Albert T. Kabili - Macquarie Research
Okay. And how has been the initial customer feedback on this?
William V. Hickey
Well, I said, as Amanda said earlier, with only a couple of months behind us, we've got probably sales under $10 million, 4 or 5 accounts and a fair number in the pipeline.
Operator
Your last question comes from George Staphos from Bank of America.
George L. Staphos - BofA Merrill Lynch, Research Division
On the one hand, if we look at the December trajectory, would it be fair to assume that thus far, first quarter volumes are negative or, at best, flat? And is that embedded in your guidance?
And then the second question, Bill, bigger picture.
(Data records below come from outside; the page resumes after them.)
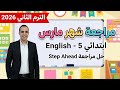مراجعة شهر مارس في اللغة الإنجليزية للصف الخامس الابتدائي الترم الثاني 2026 حل نماذج ستيب اهيد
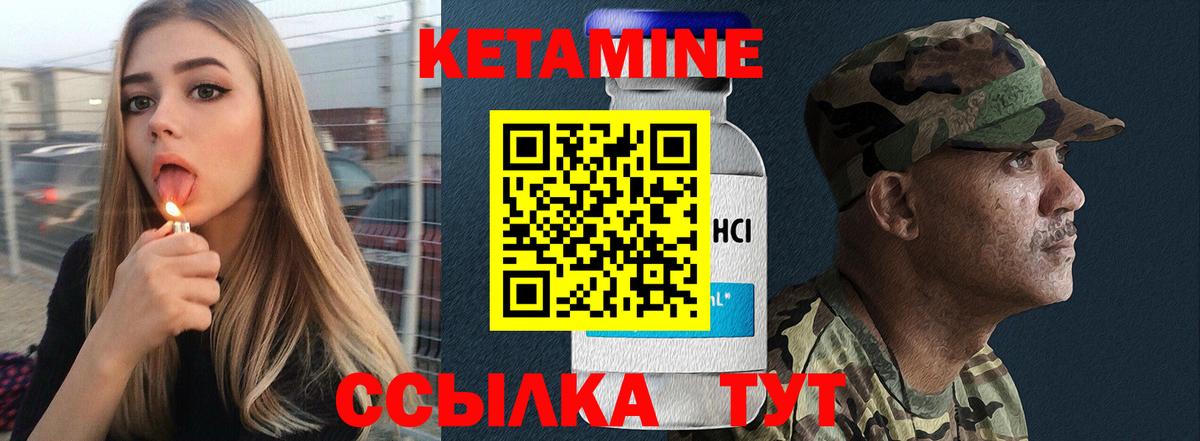Крымск  Кетамин ketamine  мориарти телеграм  Вход с VPN 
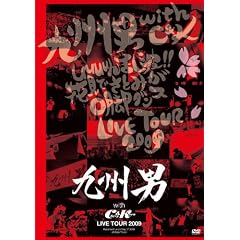 ��B�j with C&K LIVE TOUR 2009(��������) [DVD]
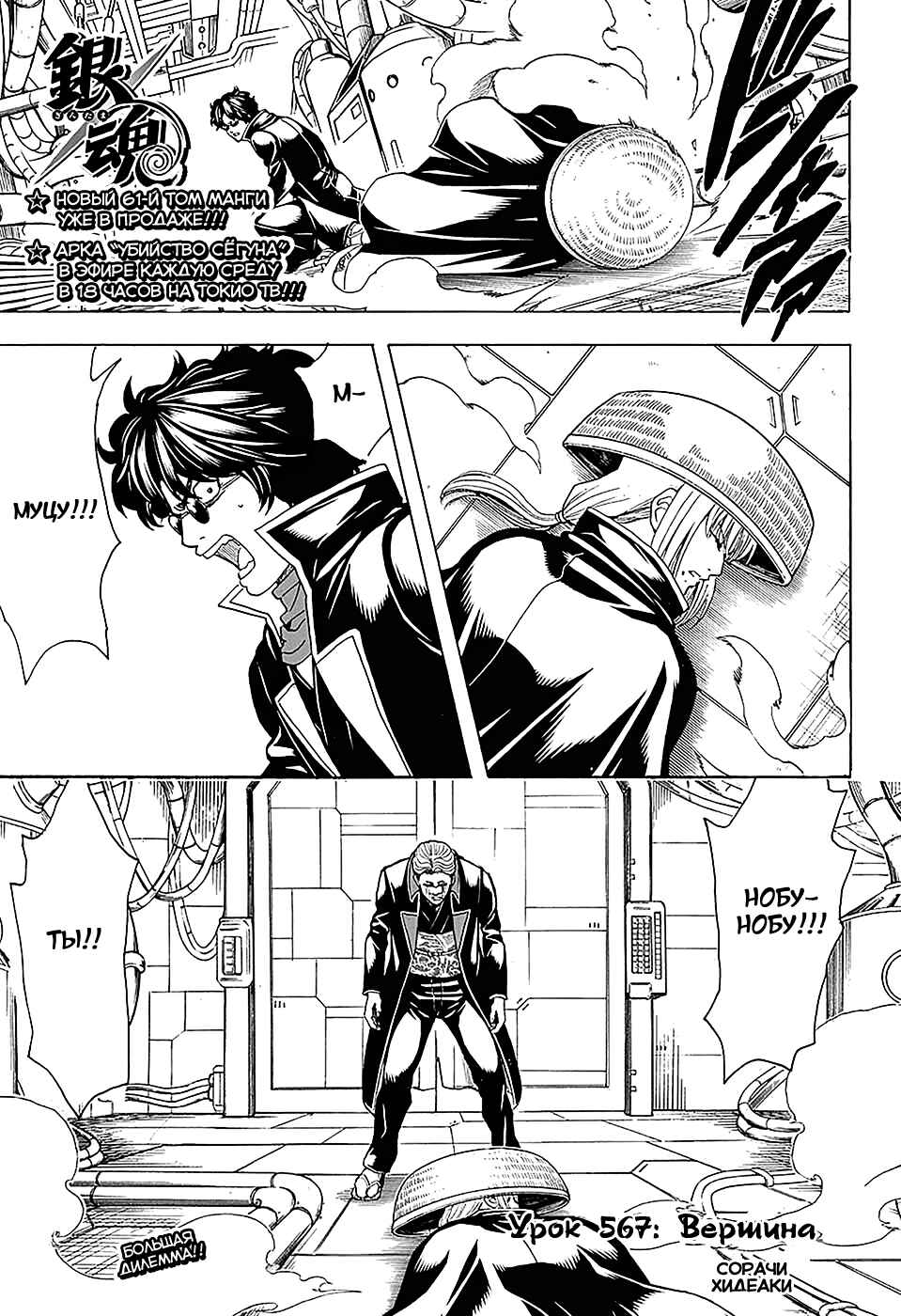 Chapter 567 - Page 3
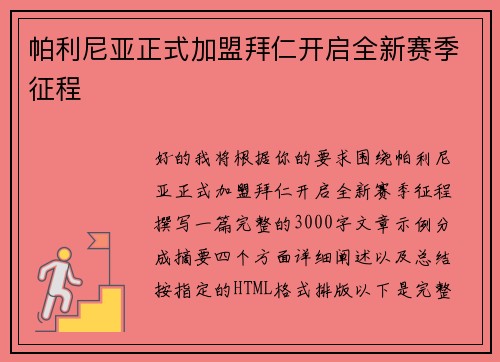 帕利尼亚正式加盟拜仁开启全新赛季征程 帕利尼亚正式加盟拜仁开启全新赛季征程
Over the last month or so, there had been a couple of people added your board who bring a great amount of experience and very good background.
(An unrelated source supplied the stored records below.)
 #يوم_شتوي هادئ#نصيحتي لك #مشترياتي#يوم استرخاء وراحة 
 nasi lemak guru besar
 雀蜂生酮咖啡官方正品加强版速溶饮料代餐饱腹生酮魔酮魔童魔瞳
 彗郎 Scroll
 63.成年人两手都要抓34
How do you see them being helpful to Sealed Air and its development over the next couple of years?
William V. Hickey
Yes. Okay, let me say that our January numbers are slightly up.
I would say slightly up, it's been a slower start to the year, which you would expect after December. But again, the first quarter tends to be our slowest quarter.
And as far as our new directors, I mean, they're real quality people, good experience. One from a general industrial background and the other with specific knowledge of the packaging industry, have got good experience, good credentials and I think will be an asset to the Sealed Air board.
So I look forward to working with them. Okay.
With that operator, that's all the time we have, and I'd like to thank everyone for your participation in the call. I'd like to extend my thanks to the customers, employees, shareholders, and partners for helping us through a challenging but very exciting year, which ultimately transformed our organization with the addition of Diversey.
I'm really proud of the hard work and achievements of our team in a very, very short period of time, our ability to stay focused on our customers’ needs and the exciting opportunities ahead. I believe our combined efforts will result in ongoing and continuous improvements, stronger cash flows, further reduction in debt, all of which will enhance our earnings and shareholder value.
Thank you.
Operator
This concludes today's conference. Thank you for your participation.
You may now disconnect. Have a great day.